Il passaggio dalla ricerca alla citazione
La SEO tradizionale si concentrava su keyword, backlink e salute del sito per posizionarsi nella SERP, ovvero nella pagina dei risultati dei motori di ricerca tradizionali, come Google. L’AIO ha ampliato questo approccio, sfruttando l’AI per generare e ottimizzare i contenuti in modo più efficiente. La Generative Engine Optimization fa un passo ulteriore e decisivo: si tratta di ottimizzare i contenuti per autorevolezza, affidabilità e informazioni chiare e fattuali che gli LLM possano recuperare e utilizzare in sicurezza.
Nel concreto, questo significa:
- Autorevolezza dei contenuti: creare contenuti validi, guidati dall’expertise, da cui gli LLM possano apprendere.
- Dati strutturati e chiarezza semantica: permettere all’AI di capire con meno difficoltà il contesto e le relazioni all’interno dei contenuti.

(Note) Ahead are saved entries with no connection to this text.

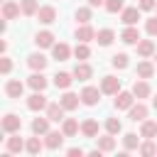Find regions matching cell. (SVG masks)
I'll use <instances>...</instances> for the list:
<instances>
[{
  "label": "cell",
  "mask_w": 157,
  "mask_h": 157,
  "mask_svg": "<svg viewBox=\"0 0 157 157\" xmlns=\"http://www.w3.org/2000/svg\"><path fill=\"white\" fill-rule=\"evenodd\" d=\"M0 128L5 135H12V132H20L22 130V118L17 113H5V118L0 120Z\"/></svg>",
  "instance_id": "cell-1"
},
{
  "label": "cell",
  "mask_w": 157,
  "mask_h": 157,
  "mask_svg": "<svg viewBox=\"0 0 157 157\" xmlns=\"http://www.w3.org/2000/svg\"><path fill=\"white\" fill-rule=\"evenodd\" d=\"M101 96H103V91L98 86H83L81 88V103L83 105H98L101 103Z\"/></svg>",
  "instance_id": "cell-2"
},
{
  "label": "cell",
  "mask_w": 157,
  "mask_h": 157,
  "mask_svg": "<svg viewBox=\"0 0 157 157\" xmlns=\"http://www.w3.org/2000/svg\"><path fill=\"white\" fill-rule=\"evenodd\" d=\"M135 103V93L132 91H118L115 93V98H113V105H115V110H130V105Z\"/></svg>",
  "instance_id": "cell-3"
},
{
  "label": "cell",
  "mask_w": 157,
  "mask_h": 157,
  "mask_svg": "<svg viewBox=\"0 0 157 157\" xmlns=\"http://www.w3.org/2000/svg\"><path fill=\"white\" fill-rule=\"evenodd\" d=\"M47 105H49V101H47V96H44V91H34L29 98H27V108L32 110V113H39V110H47Z\"/></svg>",
  "instance_id": "cell-4"
},
{
  "label": "cell",
  "mask_w": 157,
  "mask_h": 157,
  "mask_svg": "<svg viewBox=\"0 0 157 157\" xmlns=\"http://www.w3.org/2000/svg\"><path fill=\"white\" fill-rule=\"evenodd\" d=\"M101 91H103L105 96H115V93L120 91V78L113 76V74L103 76V78H101Z\"/></svg>",
  "instance_id": "cell-5"
},
{
  "label": "cell",
  "mask_w": 157,
  "mask_h": 157,
  "mask_svg": "<svg viewBox=\"0 0 157 157\" xmlns=\"http://www.w3.org/2000/svg\"><path fill=\"white\" fill-rule=\"evenodd\" d=\"M59 103L66 108V113H71V110H76L78 105H83V103H81V93H74V91H64V96L59 98Z\"/></svg>",
  "instance_id": "cell-6"
},
{
  "label": "cell",
  "mask_w": 157,
  "mask_h": 157,
  "mask_svg": "<svg viewBox=\"0 0 157 157\" xmlns=\"http://www.w3.org/2000/svg\"><path fill=\"white\" fill-rule=\"evenodd\" d=\"M64 130H49L47 135H44V145H47V150H61V145H64Z\"/></svg>",
  "instance_id": "cell-7"
},
{
  "label": "cell",
  "mask_w": 157,
  "mask_h": 157,
  "mask_svg": "<svg viewBox=\"0 0 157 157\" xmlns=\"http://www.w3.org/2000/svg\"><path fill=\"white\" fill-rule=\"evenodd\" d=\"M56 37H54V32L52 29H42V32H37L34 34V44L39 47V49H52L56 42H54Z\"/></svg>",
  "instance_id": "cell-8"
},
{
  "label": "cell",
  "mask_w": 157,
  "mask_h": 157,
  "mask_svg": "<svg viewBox=\"0 0 157 157\" xmlns=\"http://www.w3.org/2000/svg\"><path fill=\"white\" fill-rule=\"evenodd\" d=\"M147 115H150V108H147L142 101L132 103V105H130V110H128V118H130V120H135V123H142Z\"/></svg>",
  "instance_id": "cell-9"
},
{
  "label": "cell",
  "mask_w": 157,
  "mask_h": 157,
  "mask_svg": "<svg viewBox=\"0 0 157 157\" xmlns=\"http://www.w3.org/2000/svg\"><path fill=\"white\" fill-rule=\"evenodd\" d=\"M71 54H74V49H71L66 42H56V44L52 47V56H54L56 61H69Z\"/></svg>",
  "instance_id": "cell-10"
},
{
  "label": "cell",
  "mask_w": 157,
  "mask_h": 157,
  "mask_svg": "<svg viewBox=\"0 0 157 157\" xmlns=\"http://www.w3.org/2000/svg\"><path fill=\"white\" fill-rule=\"evenodd\" d=\"M74 81H76L74 71H71V74H69V71H56V74H54V86L61 88V91H69Z\"/></svg>",
  "instance_id": "cell-11"
},
{
  "label": "cell",
  "mask_w": 157,
  "mask_h": 157,
  "mask_svg": "<svg viewBox=\"0 0 157 157\" xmlns=\"http://www.w3.org/2000/svg\"><path fill=\"white\" fill-rule=\"evenodd\" d=\"M22 93H25V83H22L20 78L5 81V96H7V98H22Z\"/></svg>",
  "instance_id": "cell-12"
},
{
  "label": "cell",
  "mask_w": 157,
  "mask_h": 157,
  "mask_svg": "<svg viewBox=\"0 0 157 157\" xmlns=\"http://www.w3.org/2000/svg\"><path fill=\"white\" fill-rule=\"evenodd\" d=\"M64 113H66V108H64L59 101L49 103V105H47V110H44V115H47L52 123H61V120H64Z\"/></svg>",
  "instance_id": "cell-13"
},
{
  "label": "cell",
  "mask_w": 157,
  "mask_h": 157,
  "mask_svg": "<svg viewBox=\"0 0 157 157\" xmlns=\"http://www.w3.org/2000/svg\"><path fill=\"white\" fill-rule=\"evenodd\" d=\"M0 12H2L5 20H17V17L22 15V7H20V2H15V0H5Z\"/></svg>",
  "instance_id": "cell-14"
},
{
  "label": "cell",
  "mask_w": 157,
  "mask_h": 157,
  "mask_svg": "<svg viewBox=\"0 0 157 157\" xmlns=\"http://www.w3.org/2000/svg\"><path fill=\"white\" fill-rule=\"evenodd\" d=\"M140 39H142V37H140V29H137L135 25H125V29L120 32V42H125V44H132V47H135Z\"/></svg>",
  "instance_id": "cell-15"
},
{
  "label": "cell",
  "mask_w": 157,
  "mask_h": 157,
  "mask_svg": "<svg viewBox=\"0 0 157 157\" xmlns=\"http://www.w3.org/2000/svg\"><path fill=\"white\" fill-rule=\"evenodd\" d=\"M130 91L135 93V98H137V101H142V98H150V96H152V88H150L147 78H137V81L132 83V88H130Z\"/></svg>",
  "instance_id": "cell-16"
},
{
  "label": "cell",
  "mask_w": 157,
  "mask_h": 157,
  "mask_svg": "<svg viewBox=\"0 0 157 157\" xmlns=\"http://www.w3.org/2000/svg\"><path fill=\"white\" fill-rule=\"evenodd\" d=\"M49 125H52V120L44 115V118H34V120L29 123V130H32V135H42V137H44V135L52 130Z\"/></svg>",
  "instance_id": "cell-17"
},
{
  "label": "cell",
  "mask_w": 157,
  "mask_h": 157,
  "mask_svg": "<svg viewBox=\"0 0 157 157\" xmlns=\"http://www.w3.org/2000/svg\"><path fill=\"white\" fill-rule=\"evenodd\" d=\"M25 145H27V140H22V137H20V132H12V135L5 140V150H7V152H12V155L22 152V150H25Z\"/></svg>",
  "instance_id": "cell-18"
},
{
  "label": "cell",
  "mask_w": 157,
  "mask_h": 157,
  "mask_svg": "<svg viewBox=\"0 0 157 157\" xmlns=\"http://www.w3.org/2000/svg\"><path fill=\"white\" fill-rule=\"evenodd\" d=\"M37 20H39L42 25H52V22H56V7H54V5H42L39 12H37Z\"/></svg>",
  "instance_id": "cell-19"
},
{
  "label": "cell",
  "mask_w": 157,
  "mask_h": 157,
  "mask_svg": "<svg viewBox=\"0 0 157 157\" xmlns=\"http://www.w3.org/2000/svg\"><path fill=\"white\" fill-rule=\"evenodd\" d=\"M47 61H49V59H47L42 52H34V54L27 56V66H29L32 71H44V69H47Z\"/></svg>",
  "instance_id": "cell-20"
},
{
  "label": "cell",
  "mask_w": 157,
  "mask_h": 157,
  "mask_svg": "<svg viewBox=\"0 0 157 157\" xmlns=\"http://www.w3.org/2000/svg\"><path fill=\"white\" fill-rule=\"evenodd\" d=\"M27 86H29L32 91H44V88L49 86V81H47V76H44L42 71H32V76L27 78Z\"/></svg>",
  "instance_id": "cell-21"
},
{
  "label": "cell",
  "mask_w": 157,
  "mask_h": 157,
  "mask_svg": "<svg viewBox=\"0 0 157 157\" xmlns=\"http://www.w3.org/2000/svg\"><path fill=\"white\" fill-rule=\"evenodd\" d=\"M74 76H76V81H88V78L93 76V66H91L88 61H78V64L74 66Z\"/></svg>",
  "instance_id": "cell-22"
},
{
  "label": "cell",
  "mask_w": 157,
  "mask_h": 157,
  "mask_svg": "<svg viewBox=\"0 0 157 157\" xmlns=\"http://www.w3.org/2000/svg\"><path fill=\"white\" fill-rule=\"evenodd\" d=\"M98 120H93V118H86L83 123H81V135L83 137H91V140H96L98 137Z\"/></svg>",
  "instance_id": "cell-23"
},
{
  "label": "cell",
  "mask_w": 157,
  "mask_h": 157,
  "mask_svg": "<svg viewBox=\"0 0 157 157\" xmlns=\"http://www.w3.org/2000/svg\"><path fill=\"white\" fill-rule=\"evenodd\" d=\"M140 137H142V140H155V137H157V123L145 118V120L140 123Z\"/></svg>",
  "instance_id": "cell-24"
},
{
  "label": "cell",
  "mask_w": 157,
  "mask_h": 157,
  "mask_svg": "<svg viewBox=\"0 0 157 157\" xmlns=\"http://www.w3.org/2000/svg\"><path fill=\"white\" fill-rule=\"evenodd\" d=\"M76 39H78V42H93V39H96V29L91 27V22L76 27Z\"/></svg>",
  "instance_id": "cell-25"
},
{
  "label": "cell",
  "mask_w": 157,
  "mask_h": 157,
  "mask_svg": "<svg viewBox=\"0 0 157 157\" xmlns=\"http://www.w3.org/2000/svg\"><path fill=\"white\" fill-rule=\"evenodd\" d=\"M96 42H98V47H110L115 42V32L110 27H103V29L96 32Z\"/></svg>",
  "instance_id": "cell-26"
},
{
  "label": "cell",
  "mask_w": 157,
  "mask_h": 157,
  "mask_svg": "<svg viewBox=\"0 0 157 157\" xmlns=\"http://www.w3.org/2000/svg\"><path fill=\"white\" fill-rule=\"evenodd\" d=\"M155 69H157V64H155V61L142 59V61L137 64V76H140V78H152V76H155Z\"/></svg>",
  "instance_id": "cell-27"
},
{
  "label": "cell",
  "mask_w": 157,
  "mask_h": 157,
  "mask_svg": "<svg viewBox=\"0 0 157 157\" xmlns=\"http://www.w3.org/2000/svg\"><path fill=\"white\" fill-rule=\"evenodd\" d=\"M140 7H125L123 12H120V20H123V25H137V20H140Z\"/></svg>",
  "instance_id": "cell-28"
},
{
  "label": "cell",
  "mask_w": 157,
  "mask_h": 157,
  "mask_svg": "<svg viewBox=\"0 0 157 157\" xmlns=\"http://www.w3.org/2000/svg\"><path fill=\"white\" fill-rule=\"evenodd\" d=\"M135 49H137V54H140L142 59H150V56L155 54V42H152V39H140V42L135 44Z\"/></svg>",
  "instance_id": "cell-29"
},
{
  "label": "cell",
  "mask_w": 157,
  "mask_h": 157,
  "mask_svg": "<svg viewBox=\"0 0 157 157\" xmlns=\"http://www.w3.org/2000/svg\"><path fill=\"white\" fill-rule=\"evenodd\" d=\"M61 130H64V135H66V137H74V135H78L81 125H78V120H76V118H64V120H61Z\"/></svg>",
  "instance_id": "cell-30"
},
{
  "label": "cell",
  "mask_w": 157,
  "mask_h": 157,
  "mask_svg": "<svg viewBox=\"0 0 157 157\" xmlns=\"http://www.w3.org/2000/svg\"><path fill=\"white\" fill-rule=\"evenodd\" d=\"M96 147H101L103 152H113V150H115V135L105 132V135L96 137Z\"/></svg>",
  "instance_id": "cell-31"
},
{
  "label": "cell",
  "mask_w": 157,
  "mask_h": 157,
  "mask_svg": "<svg viewBox=\"0 0 157 157\" xmlns=\"http://www.w3.org/2000/svg\"><path fill=\"white\" fill-rule=\"evenodd\" d=\"M20 7H22V15L25 17H37V12H39V2L37 0H20Z\"/></svg>",
  "instance_id": "cell-32"
},
{
  "label": "cell",
  "mask_w": 157,
  "mask_h": 157,
  "mask_svg": "<svg viewBox=\"0 0 157 157\" xmlns=\"http://www.w3.org/2000/svg\"><path fill=\"white\" fill-rule=\"evenodd\" d=\"M39 137H42V135H34V137H29V140H27L25 150H27L29 155H39V152L47 147V145H44V140H39Z\"/></svg>",
  "instance_id": "cell-33"
},
{
  "label": "cell",
  "mask_w": 157,
  "mask_h": 157,
  "mask_svg": "<svg viewBox=\"0 0 157 157\" xmlns=\"http://www.w3.org/2000/svg\"><path fill=\"white\" fill-rule=\"evenodd\" d=\"M110 64H113V69H118V71H123V69H128V66H130V56H128L125 52H118V54H113V59H110Z\"/></svg>",
  "instance_id": "cell-34"
},
{
  "label": "cell",
  "mask_w": 157,
  "mask_h": 157,
  "mask_svg": "<svg viewBox=\"0 0 157 157\" xmlns=\"http://www.w3.org/2000/svg\"><path fill=\"white\" fill-rule=\"evenodd\" d=\"M74 17H76V22H78V25H86V22H91V20H93V7H91V5L78 7Z\"/></svg>",
  "instance_id": "cell-35"
},
{
  "label": "cell",
  "mask_w": 157,
  "mask_h": 157,
  "mask_svg": "<svg viewBox=\"0 0 157 157\" xmlns=\"http://www.w3.org/2000/svg\"><path fill=\"white\" fill-rule=\"evenodd\" d=\"M74 56H76L78 61L91 59V47H88V42H78V44L74 47Z\"/></svg>",
  "instance_id": "cell-36"
},
{
  "label": "cell",
  "mask_w": 157,
  "mask_h": 157,
  "mask_svg": "<svg viewBox=\"0 0 157 157\" xmlns=\"http://www.w3.org/2000/svg\"><path fill=\"white\" fill-rule=\"evenodd\" d=\"M123 147H125L128 152L137 150V147H140V137H137V132H125V135H123Z\"/></svg>",
  "instance_id": "cell-37"
},
{
  "label": "cell",
  "mask_w": 157,
  "mask_h": 157,
  "mask_svg": "<svg viewBox=\"0 0 157 157\" xmlns=\"http://www.w3.org/2000/svg\"><path fill=\"white\" fill-rule=\"evenodd\" d=\"M137 152H140L142 157H152V155H157V145H155L152 140H145V142H140Z\"/></svg>",
  "instance_id": "cell-38"
},
{
  "label": "cell",
  "mask_w": 157,
  "mask_h": 157,
  "mask_svg": "<svg viewBox=\"0 0 157 157\" xmlns=\"http://www.w3.org/2000/svg\"><path fill=\"white\" fill-rule=\"evenodd\" d=\"M105 132H110V135L123 132V123H120L118 118H108V120H105Z\"/></svg>",
  "instance_id": "cell-39"
},
{
  "label": "cell",
  "mask_w": 157,
  "mask_h": 157,
  "mask_svg": "<svg viewBox=\"0 0 157 157\" xmlns=\"http://www.w3.org/2000/svg\"><path fill=\"white\" fill-rule=\"evenodd\" d=\"M103 7H105L108 12H113V15H115V12H123V10H125V0H105V5H103Z\"/></svg>",
  "instance_id": "cell-40"
},
{
  "label": "cell",
  "mask_w": 157,
  "mask_h": 157,
  "mask_svg": "<svg viewBox=\"0 0 157 157\" xmlns=\"http://www.w3.org/2000/svg\"><path fill=\"white\" fill-rule=\"evenodd\" d=\"M10 71H12V59H10L7 54H2V56H0V74L7 76Z\"/></svg>",
  "instance_id": "cell-41"
},
{
  "label": "cell",
  "mask_w": 157,
  "mask_h": 157,
  "mask_svg": "<svg viewBox=\"0 0 157 157\" xmlns=\"http://www.w3.org/2000/svg\"><path fill=\"white\" fill-rule=\"evenodd\" d=\"M145 32H147L150 37H157V17H150V20L145 22Z\"/></svg>",
  "instance_id": "cell-42"
},
{
  "label": "cell",
  "mask_w": 157,
  "mask_h": 157,
  "mask_svg": "<svg viewBox=\"0 0 157 157\" xmlns=\"http://www.w3.org/2000/svg\"><path fill=\"white\" fill-rule=\"evenodd\" d=\"M137 7H140L142 12H150V10H155V7H157V0H140V2H137Z\"/></svg>",
  "instance_id": "cell-43"
},
{
  "label": "cell",
  "mask_w": 157,
  "mask_h": 157,
  "mask_svg": "<svg viewBox=\"0 0 157 157\" xmlns=\"http://www.w3.org/2000/svg\"><path fill=\"white\" fill-rule=\"evenodd\" d=\"M66 155H69V157H83V155H86V150H83V147H69V150H66Z\"/></svg>",
  "instance_id": "cell-44"
},
{
  "label": "cell",
  "mask_w": 157,
  "mask_h": 157,
  "mask_svg": "<svg viewBox=\"0 0 157 157\" xmlns=\"http://www.w3.org/2000/svg\"><path fill=\"white\" fill-rule=\"evenodd\" d=\"M88 5L91 7H101V5H105V0H88Z\"/></svg>",
  "instance_id": "cell-45"
},
{
  "label": "cell",
  "mask_w": 157,
  "mask_h": 157,
  "mask_svg": "<svg viewBox=\"0 0 157 157\" xmlns=\"http://www.w3.org/2000/svg\"><path fill=\"white\" fill-rule=\"evenodd\" d=\"M5 52H7V42H5V39H0V54H5Z\"/></svg>",
  "instance_id": "cell-46"
},
{
  "label": "cell",
  "mask_w": 157,
  "mask_h": 157,
  "mask_svg": "<svg viewBox=\"0 0 157 157\" xmlns=\"http://www.w3.org/2000/svg\"><path fill=\"white\" fill-rule=\"evenodd\" d=\"M152 108H155V110H157V96H155V98H152Z\"/></svg>",
  "instance_id": "cell-47"
},
{
  "label": "cell",
  "mask_w": 157,
  "mask_h": 157,
  "mask_svg": "<svg viewBox=\"0 0 157 157\" xmlns=\"http://www.w3.org/2000/svg\"><path fill=\"white\" fill-rule=\"evenodd\" d=\"M155 64H157V56H155Z\"/></svg>",
  "instance_id": "cell-48"
},
{
  "label": "cell",
  "mask_w": 157,
  "mask_h": 157,
  "mask_svg": "<svg viewBox=\"0 0 157 157\" xmlns=\"http://www.w3.org/2000/svg\"><path fill=\"white\" fill-rule=\"evenodd\" d=\"M155 10H157V7H155Z\"/></svg>",
  "instance_id": "cell-49"
}]
</instances>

- Menzioni e citazioni del brand: perseguire attivamente menzioni e riferimenti da fonti autorevoli sul web, per segnalare autorevolezza agli LLM.

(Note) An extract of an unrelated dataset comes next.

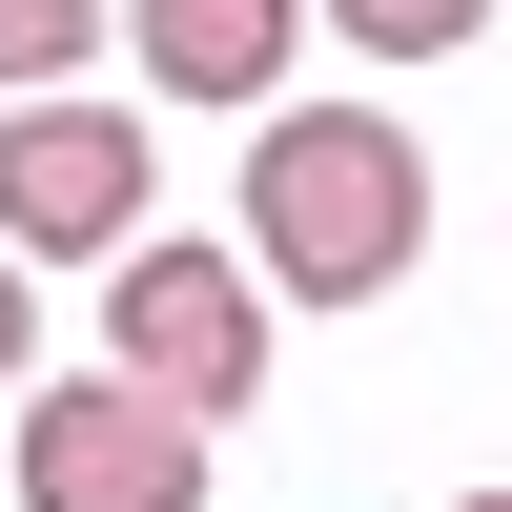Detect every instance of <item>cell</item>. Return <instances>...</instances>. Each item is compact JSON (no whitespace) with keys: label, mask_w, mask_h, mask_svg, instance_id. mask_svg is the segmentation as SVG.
Here are the masks:
<instances>
[{"label":"cell","mask_w":512,"mask_h":512,"mask_svg":"<svg viewBox=\"0 0 512 512\" xmlns=\"http://www.w3.org/2000/svg\"><path fill=\"white\" fill-rule=\"evenodd\" d=\"M246 267L287 308H390L431 267V144L390 103H267L246 123Z\"/></svg>","instance_id":"1"},{"label":"cell","mask_w":512,"mask_h":512,"mask_svg":"<svg viewBox=\"0 0 512 512\" xmlns=\"http://www.w3.org/2000/svg\"><path fill=\"white\" fill-rule=\"evenodd\" d=\"M267 328H287V287H267V267H226V246H185V226H144V246L103 267V369L185 390L205 431L267 390Z\"/></svg>","instance_id":"2"},{"label":"cell","mask_w":512,"mask_h":512,"mask_svg":"<svg viewBox=\"0 0 512 512\" xmlns=\"http://www.w3.org/2000/svg\"><path fill=\"white\" fill-rule=\"evenodd\" d=\"M144 185H164V144L123 103H82V82L0 103V246H21V267H123V246H144Z\"/></svg>","instance_id":"3"},{"label":"cell","mask_w":512,"mask_h":512,"mask_svg":"<svg viewBox=\"0 0 512 512\" xmlns=\"http://www.w3.org/2000/svg\"><path fill=\"white\" fill-rule=\"evenodd\" d=\"M21 512H205V410L144 369L21 390Z\"/></svg>","instance_id":"4"},{"label":"cell","mask_w":512,"mask_h":512,"mask_svg":"<svg viewBox=\"0 0 512 512\" xmlns=\"http://www.w3.org/2000/svg\"><path fill=\"white\" fill-rule=\"evenodd\" d=\"M123 41H144V82H164V103H287L308 0H123Z\"/></svg>","instance_id":"5"},{"label":"cell","mask_w":512,"mask_h":512,"mask_svg":"<svg viewBox=\"0 0 512 512\" xmlns=\"http://www.w3.org/2000/svg\"><path fill=\"white\" fill-rule=\"evenodd\" d=\"M308 21H349L369 62H472V41H492V0H308Z\"/></svg>","instance_id":"6"},{"label":"cell","mask_w":512,"mask_h":512,"mask_svg":"<svg viewBox=\"0 0 512 512\" xmlns=\"http://www.w3.org/2000/svg\"><path fill=\"white\" fill-rule=\"evenodd\" d=\"M82 41H103V0H0V103L82 82Z\"/></svg>","instance_id":"7"},{"label":"cell","mask_w":512,"mask_h":512,"mask_svg":"<svg viewBox=\"0 0 512 512\" xmlns=\"http://www.w3.org/2000/svg\"><path fill=\"white\" fill-rule=\"evenodd\" d=\"M21 349H41V287H21V246H0V390H21Z\"/></svg>","instance_id":"8"},{"label":"cell","mask_w":512,"mask_h":512,"mask_svg":"<svg viewBox=\"0 0 512 512\" xmlns=\"http://www.w3.org/2000/svg\"><path fill=\"white\" fill-rule=\"evenodd\" d=\"M451 512H512V492H451Z\"/></svg>","instance_id":"9"}]
</instances>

Perché il passaggio dall’AIO alla GEO?
Dalle nostre analisi è emerso un trend globale chiaro: la Generative Engine Optimization si sta affermando rapidamente come termine preferito dal settore. Con l’emergere di nuovi strumenti di marketing sono arrivati nuovi nomi e acronimi, come AIO, GEO e AEO (Answer Engine Optimization). Nel frattempo, però, il panorama si è ulteriormente trasformato: Google ha iniziato a integrare l’AI Mode e l’ AI Overview direttamente in cima ai risultati di ricerca in molti paesi.
La nostra analisi condotta sui comportamenti di ricerca ci ha confermato che la Generative Engine Optimization è ormai diventata lo standard del settore. Crediamo nell’importanza di parlare la stessa lingua degli innovatori globali e dei clienti lungimiranti con cui collaboriamo. Questo cambiamento non significa solo restare al passo con i tempi, ma significa anche guidare la trasformazione, assicurandoci che le nostre strategie siano allineate al modo in cui il mondo cerca oggi.
In TEAM LEWIS non ci limitiamo a osservare il futuro della ricerca: lo costruiamo attivamente per i nostri clienti. Abbracciare la GEO significa dare al tuo brand gli strumenti per posizionarsi e per diventare una voce autorevole nell’era dei motori di ricerca generativi.